### Assignment:
Find the line with "Mitigeur De Bidet" in the entries below, then output every line from it down to the line with "Text emojis stickers, emotes", exactly and with no pictures.
--- Dataset content Enclosed Below ---
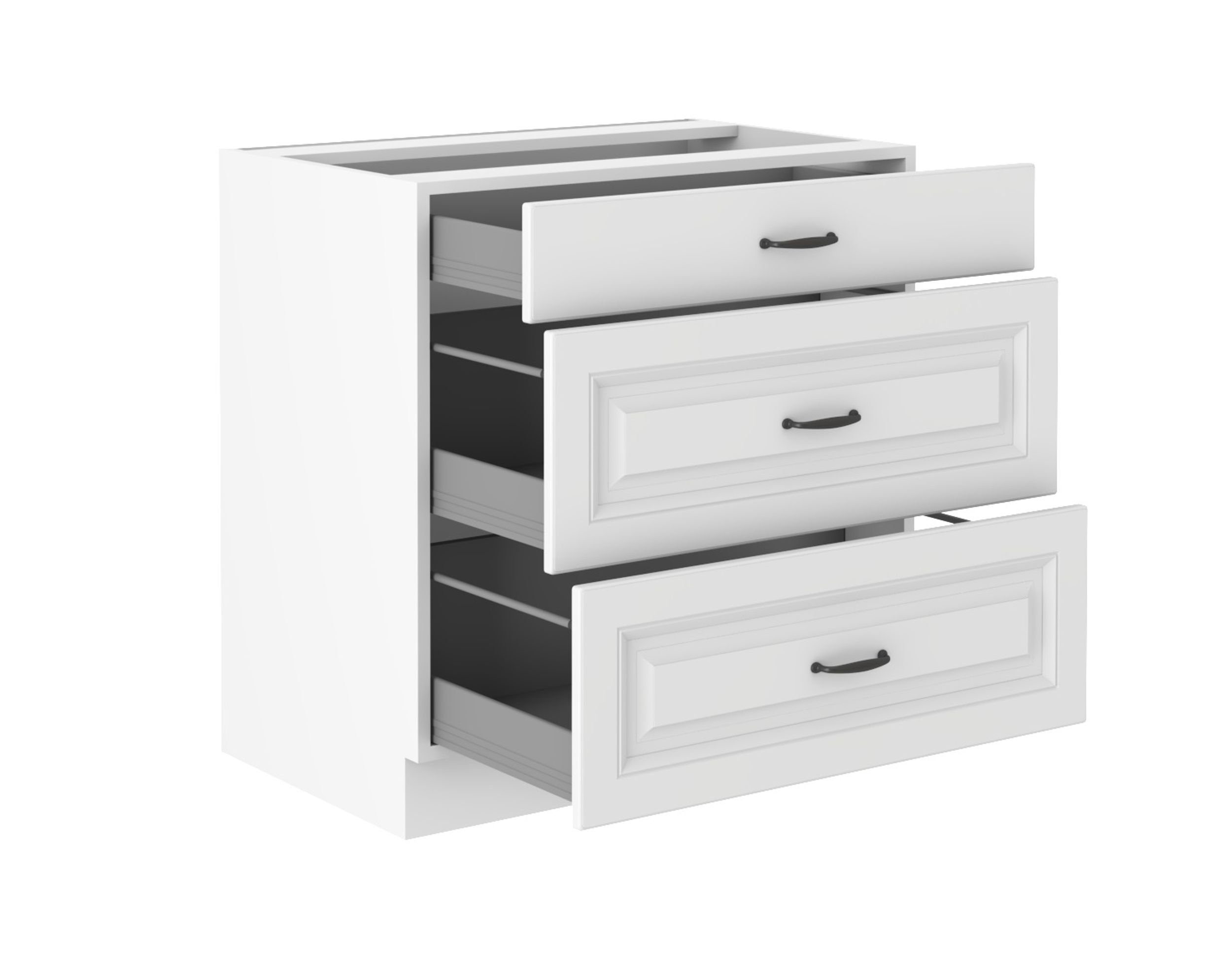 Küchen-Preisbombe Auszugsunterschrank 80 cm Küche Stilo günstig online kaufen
--- End of Enclosed Dataset content ---
--- Dataset content Enclosed Below ---
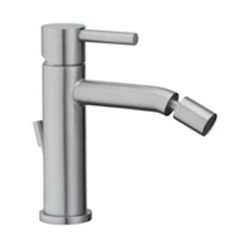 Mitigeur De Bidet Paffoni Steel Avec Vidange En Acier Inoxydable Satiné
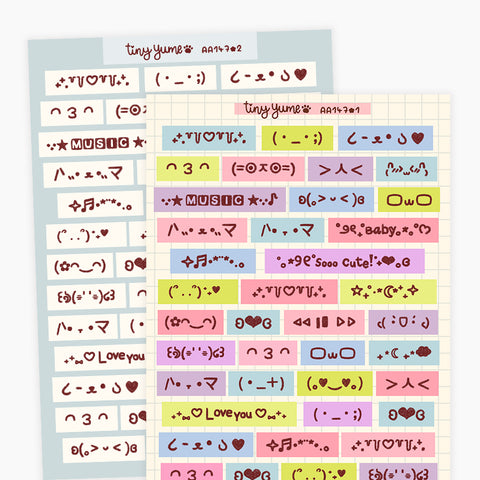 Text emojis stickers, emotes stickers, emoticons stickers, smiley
--- End of Enclosed Dataset content ---
### Task answer:
 Mitigeur De Bidet Paffoni Steel Avec Vidange En Acier Inoxydable Satiné
 Text emojis stickers, emotes stickers, emoticons stickers, smiley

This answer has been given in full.